3 – Genes without evidence
While there are genes with a very high number of variants, the study by Lindy and collaborators also identified a large number of genes without any pathogenic or likely pathogenic variant. These genes include ATP6AP2CACNB4, CHRNA2, CSTB, CTSD, DNAJC5, EFHC1, FOLR1, GATM, GOSR2, LIAS, MAGI2, NRXN1, PRICKLE1, SLC25A22, and SRPX2. In my commentary, I provided two explanations for this observation. In fact, some of these genes may be extremely rare and may be tested in patients with a clinical diagnosis through other means. This applies to the established genes for Progressive Myoclonus Epilepsies including CSTB and GOSR2. It is also important to mention that the NGS methodology used in this study does not detect the most common pathogenic variant in CSTB, a dodecamer repeat expansion. On the other hand, some of the genes without identified pathogenic/likely pathogenic may not be disease genes at all. These genes were once thought to be good candidates, but further evidence for pathogenicity has not emerged. This applies to genes such as EFHC1, MAGI2, or SRPX2. These genes will probably be removed from diagnostic panels in the near future given the lack of evidence for a disease association. Basically, these genes are not disease genes and holding on to them in an indefinite candidate status despite lack of confirmatory evidence will eventually create more harm than good.

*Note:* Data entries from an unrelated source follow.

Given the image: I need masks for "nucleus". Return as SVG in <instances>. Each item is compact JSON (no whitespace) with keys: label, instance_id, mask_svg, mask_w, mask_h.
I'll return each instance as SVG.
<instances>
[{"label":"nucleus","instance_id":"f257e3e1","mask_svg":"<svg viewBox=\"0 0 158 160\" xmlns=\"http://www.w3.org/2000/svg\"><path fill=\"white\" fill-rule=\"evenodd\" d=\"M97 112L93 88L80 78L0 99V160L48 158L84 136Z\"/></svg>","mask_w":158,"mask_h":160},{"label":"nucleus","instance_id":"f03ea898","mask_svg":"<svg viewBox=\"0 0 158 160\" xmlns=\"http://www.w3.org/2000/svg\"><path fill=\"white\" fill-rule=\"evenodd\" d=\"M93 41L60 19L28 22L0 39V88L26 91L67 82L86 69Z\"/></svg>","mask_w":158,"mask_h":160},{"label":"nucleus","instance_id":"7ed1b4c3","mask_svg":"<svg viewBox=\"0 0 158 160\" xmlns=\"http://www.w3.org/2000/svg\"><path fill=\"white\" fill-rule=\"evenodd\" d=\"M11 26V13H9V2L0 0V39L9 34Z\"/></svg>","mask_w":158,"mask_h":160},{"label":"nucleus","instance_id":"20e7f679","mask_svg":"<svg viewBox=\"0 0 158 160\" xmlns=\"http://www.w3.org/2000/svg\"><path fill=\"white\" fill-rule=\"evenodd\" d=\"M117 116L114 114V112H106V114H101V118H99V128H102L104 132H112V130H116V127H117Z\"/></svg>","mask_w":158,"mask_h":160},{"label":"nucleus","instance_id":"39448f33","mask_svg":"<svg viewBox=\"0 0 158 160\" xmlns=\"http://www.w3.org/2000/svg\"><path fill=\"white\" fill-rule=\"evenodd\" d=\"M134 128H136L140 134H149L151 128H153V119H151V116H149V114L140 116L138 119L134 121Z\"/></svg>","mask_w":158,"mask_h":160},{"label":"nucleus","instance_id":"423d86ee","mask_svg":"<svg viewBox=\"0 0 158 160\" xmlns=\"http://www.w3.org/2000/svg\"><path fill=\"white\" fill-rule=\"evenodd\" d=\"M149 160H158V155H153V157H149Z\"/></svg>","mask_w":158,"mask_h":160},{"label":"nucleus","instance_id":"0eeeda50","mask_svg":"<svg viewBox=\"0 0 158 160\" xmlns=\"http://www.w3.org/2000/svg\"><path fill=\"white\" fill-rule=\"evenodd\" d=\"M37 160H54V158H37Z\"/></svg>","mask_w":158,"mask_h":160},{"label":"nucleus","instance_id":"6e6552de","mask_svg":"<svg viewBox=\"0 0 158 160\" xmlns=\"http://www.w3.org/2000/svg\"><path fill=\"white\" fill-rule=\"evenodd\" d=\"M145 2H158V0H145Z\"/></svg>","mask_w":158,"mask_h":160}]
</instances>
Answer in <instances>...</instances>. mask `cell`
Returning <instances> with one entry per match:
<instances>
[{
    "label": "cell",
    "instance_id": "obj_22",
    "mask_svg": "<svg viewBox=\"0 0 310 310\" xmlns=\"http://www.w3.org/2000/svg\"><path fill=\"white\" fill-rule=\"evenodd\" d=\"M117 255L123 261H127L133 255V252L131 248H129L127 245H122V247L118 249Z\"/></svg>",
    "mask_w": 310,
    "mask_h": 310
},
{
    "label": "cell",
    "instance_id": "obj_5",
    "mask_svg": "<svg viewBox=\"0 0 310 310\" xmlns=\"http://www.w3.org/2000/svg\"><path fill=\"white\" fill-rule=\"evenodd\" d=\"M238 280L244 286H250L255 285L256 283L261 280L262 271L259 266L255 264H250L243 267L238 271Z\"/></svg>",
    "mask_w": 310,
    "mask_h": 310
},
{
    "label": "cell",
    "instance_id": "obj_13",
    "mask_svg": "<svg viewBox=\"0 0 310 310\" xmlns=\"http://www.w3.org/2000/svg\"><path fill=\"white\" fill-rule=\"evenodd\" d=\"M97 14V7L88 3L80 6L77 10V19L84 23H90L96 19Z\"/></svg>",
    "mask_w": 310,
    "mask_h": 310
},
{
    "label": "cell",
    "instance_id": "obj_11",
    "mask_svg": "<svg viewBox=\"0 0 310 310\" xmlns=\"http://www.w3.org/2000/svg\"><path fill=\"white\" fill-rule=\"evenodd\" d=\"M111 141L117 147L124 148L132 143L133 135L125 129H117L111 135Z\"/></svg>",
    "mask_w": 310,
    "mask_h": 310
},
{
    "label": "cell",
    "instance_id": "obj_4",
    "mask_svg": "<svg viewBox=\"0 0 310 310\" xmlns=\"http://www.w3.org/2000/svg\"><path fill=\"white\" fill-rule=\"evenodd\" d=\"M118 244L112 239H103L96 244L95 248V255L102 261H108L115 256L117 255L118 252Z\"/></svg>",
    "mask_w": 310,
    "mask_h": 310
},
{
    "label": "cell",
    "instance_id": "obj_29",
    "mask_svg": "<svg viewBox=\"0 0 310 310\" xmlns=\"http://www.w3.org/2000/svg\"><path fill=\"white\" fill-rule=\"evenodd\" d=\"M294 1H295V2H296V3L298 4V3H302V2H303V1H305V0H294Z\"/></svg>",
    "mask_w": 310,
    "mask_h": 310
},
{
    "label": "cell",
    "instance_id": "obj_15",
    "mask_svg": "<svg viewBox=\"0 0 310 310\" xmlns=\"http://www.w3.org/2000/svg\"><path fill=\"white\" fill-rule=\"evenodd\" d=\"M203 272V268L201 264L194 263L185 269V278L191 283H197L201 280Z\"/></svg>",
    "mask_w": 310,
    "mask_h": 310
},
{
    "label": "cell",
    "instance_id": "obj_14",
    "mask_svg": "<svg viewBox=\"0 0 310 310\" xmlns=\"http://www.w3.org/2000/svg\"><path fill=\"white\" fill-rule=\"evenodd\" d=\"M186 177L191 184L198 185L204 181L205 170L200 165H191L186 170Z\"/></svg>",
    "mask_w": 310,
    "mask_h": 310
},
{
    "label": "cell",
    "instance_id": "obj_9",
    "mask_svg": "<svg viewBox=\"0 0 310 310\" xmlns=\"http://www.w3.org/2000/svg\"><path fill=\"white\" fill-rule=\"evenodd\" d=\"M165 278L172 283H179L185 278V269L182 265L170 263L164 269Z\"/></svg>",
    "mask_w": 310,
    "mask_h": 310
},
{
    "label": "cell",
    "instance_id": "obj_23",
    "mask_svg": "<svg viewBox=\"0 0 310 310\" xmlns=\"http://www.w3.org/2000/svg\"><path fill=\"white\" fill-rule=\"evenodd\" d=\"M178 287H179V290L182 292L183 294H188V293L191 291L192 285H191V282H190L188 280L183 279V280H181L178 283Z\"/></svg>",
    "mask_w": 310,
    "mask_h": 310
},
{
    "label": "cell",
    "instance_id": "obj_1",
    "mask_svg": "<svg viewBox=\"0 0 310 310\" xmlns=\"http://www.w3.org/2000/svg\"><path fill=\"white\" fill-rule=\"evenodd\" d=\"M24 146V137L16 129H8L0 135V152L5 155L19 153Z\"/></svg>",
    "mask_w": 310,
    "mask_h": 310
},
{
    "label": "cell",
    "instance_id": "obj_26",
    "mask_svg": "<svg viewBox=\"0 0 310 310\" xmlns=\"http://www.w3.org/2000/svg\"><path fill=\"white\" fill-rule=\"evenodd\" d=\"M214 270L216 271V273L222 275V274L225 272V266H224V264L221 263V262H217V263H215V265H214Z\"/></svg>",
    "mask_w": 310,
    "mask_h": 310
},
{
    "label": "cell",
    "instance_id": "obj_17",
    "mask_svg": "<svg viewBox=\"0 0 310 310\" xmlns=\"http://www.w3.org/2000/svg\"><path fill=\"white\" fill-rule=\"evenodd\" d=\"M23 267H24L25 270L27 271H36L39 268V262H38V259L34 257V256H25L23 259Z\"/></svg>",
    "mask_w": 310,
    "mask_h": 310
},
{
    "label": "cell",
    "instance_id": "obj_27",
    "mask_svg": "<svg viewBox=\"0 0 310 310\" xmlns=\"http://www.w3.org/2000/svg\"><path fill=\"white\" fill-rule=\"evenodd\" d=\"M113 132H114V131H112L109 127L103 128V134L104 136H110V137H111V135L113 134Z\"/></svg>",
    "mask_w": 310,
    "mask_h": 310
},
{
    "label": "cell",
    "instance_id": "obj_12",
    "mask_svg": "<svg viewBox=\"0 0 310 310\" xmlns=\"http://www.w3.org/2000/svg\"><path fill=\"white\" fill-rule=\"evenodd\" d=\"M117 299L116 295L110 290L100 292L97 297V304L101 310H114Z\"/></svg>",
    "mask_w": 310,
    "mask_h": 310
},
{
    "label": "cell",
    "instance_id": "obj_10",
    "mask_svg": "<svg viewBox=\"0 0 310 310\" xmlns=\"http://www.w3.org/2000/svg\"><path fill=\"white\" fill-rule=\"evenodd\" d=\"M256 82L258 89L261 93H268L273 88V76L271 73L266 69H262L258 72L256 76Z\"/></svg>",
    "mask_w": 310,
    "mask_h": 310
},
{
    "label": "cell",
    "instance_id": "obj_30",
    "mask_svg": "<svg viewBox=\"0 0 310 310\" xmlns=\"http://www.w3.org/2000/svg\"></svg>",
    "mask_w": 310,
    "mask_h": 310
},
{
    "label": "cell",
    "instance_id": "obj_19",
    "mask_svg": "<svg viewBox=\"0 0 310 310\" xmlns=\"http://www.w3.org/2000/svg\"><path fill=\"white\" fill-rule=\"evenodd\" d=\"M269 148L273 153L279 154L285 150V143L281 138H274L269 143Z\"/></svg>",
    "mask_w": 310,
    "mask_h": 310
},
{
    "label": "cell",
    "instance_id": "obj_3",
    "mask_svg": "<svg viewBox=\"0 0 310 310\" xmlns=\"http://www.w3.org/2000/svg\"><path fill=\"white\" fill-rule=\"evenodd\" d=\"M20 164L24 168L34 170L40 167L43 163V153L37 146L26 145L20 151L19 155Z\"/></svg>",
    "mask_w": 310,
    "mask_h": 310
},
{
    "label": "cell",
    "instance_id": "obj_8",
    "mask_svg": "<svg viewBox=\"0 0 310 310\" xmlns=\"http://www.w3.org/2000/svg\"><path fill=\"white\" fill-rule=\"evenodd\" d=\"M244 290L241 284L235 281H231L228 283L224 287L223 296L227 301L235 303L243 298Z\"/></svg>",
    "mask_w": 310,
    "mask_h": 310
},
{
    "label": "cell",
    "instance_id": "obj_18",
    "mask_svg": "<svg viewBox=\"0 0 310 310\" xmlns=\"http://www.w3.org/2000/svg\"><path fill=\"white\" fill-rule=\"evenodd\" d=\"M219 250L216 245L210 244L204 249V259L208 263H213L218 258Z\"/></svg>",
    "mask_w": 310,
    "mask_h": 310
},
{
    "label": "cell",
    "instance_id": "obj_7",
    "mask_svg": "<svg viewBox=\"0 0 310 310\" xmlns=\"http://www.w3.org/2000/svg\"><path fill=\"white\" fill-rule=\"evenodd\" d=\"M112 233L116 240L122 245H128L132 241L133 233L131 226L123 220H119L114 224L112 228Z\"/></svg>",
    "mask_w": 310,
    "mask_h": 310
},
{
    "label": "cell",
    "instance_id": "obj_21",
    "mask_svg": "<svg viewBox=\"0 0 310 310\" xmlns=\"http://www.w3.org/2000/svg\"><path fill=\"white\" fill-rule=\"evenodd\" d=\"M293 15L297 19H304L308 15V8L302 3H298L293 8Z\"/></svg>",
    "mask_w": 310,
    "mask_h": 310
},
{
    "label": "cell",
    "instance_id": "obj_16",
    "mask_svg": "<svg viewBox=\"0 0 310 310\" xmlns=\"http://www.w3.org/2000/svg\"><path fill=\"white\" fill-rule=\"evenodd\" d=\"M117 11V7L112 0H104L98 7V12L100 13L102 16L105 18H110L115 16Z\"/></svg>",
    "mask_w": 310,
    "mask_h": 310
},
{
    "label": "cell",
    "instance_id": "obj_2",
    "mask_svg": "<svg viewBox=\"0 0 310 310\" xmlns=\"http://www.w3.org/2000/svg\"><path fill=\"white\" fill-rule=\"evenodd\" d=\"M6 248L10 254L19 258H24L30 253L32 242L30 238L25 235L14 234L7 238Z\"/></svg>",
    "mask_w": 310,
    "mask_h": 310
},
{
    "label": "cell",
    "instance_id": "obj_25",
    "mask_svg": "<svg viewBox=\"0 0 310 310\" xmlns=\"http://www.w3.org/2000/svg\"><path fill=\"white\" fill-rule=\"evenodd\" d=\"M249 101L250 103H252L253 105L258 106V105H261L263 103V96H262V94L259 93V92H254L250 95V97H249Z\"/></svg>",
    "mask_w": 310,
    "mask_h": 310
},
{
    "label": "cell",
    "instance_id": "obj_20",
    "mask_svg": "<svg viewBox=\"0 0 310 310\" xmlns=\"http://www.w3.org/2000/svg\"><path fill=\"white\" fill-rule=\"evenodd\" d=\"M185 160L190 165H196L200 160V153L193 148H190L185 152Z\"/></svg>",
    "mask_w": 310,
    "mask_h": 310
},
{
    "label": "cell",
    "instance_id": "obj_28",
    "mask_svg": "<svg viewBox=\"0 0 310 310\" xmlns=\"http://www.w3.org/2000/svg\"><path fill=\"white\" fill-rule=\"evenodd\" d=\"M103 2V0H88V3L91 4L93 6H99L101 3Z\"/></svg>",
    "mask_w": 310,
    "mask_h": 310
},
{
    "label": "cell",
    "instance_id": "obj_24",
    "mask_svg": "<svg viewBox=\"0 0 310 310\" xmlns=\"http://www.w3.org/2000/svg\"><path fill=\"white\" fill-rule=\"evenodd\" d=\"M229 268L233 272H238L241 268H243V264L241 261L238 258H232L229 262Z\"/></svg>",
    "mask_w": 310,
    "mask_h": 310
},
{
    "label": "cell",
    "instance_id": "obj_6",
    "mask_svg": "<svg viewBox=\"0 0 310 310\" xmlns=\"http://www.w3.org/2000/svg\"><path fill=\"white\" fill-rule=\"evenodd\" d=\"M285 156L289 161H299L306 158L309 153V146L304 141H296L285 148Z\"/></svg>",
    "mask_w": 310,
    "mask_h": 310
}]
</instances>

What you need to know. With the current study by Lindy and collaborators, the epilepsy field has taken a leap forward. Testing 70 genes in more than 8,500 patients with epilepsy provided clear evidence for common epilepsy genes versus unconfirmed candidates and indicated that up to 15% of patients can receive a genetic diagnosis based on testing of a limited number of genes. There are other aspects of this study that I did not include in this post and may discuss in the future, namely the role of deletion/duplication testing for each gene, recurrent variants, and the rate of inherited versus de novo variants.

Caveats. One important issue to mention is that some genes that are presumably not all that rare were not included in the study by Lindy and collaborators. For example, CHD2 and DEPDC5 were not among the 70 genes analyzed in their study.  A further limitation of the publication by Lindy and collaborators is the lack of detailed phenotypic data. However, the size of their study alone provided important insights into the genetic architecture of human epilepsy.

Ingo Helbig is a child neurologist and epilepsy genetics researcher working at the Children’s Hospital of Philadelphia (CHOP), USA.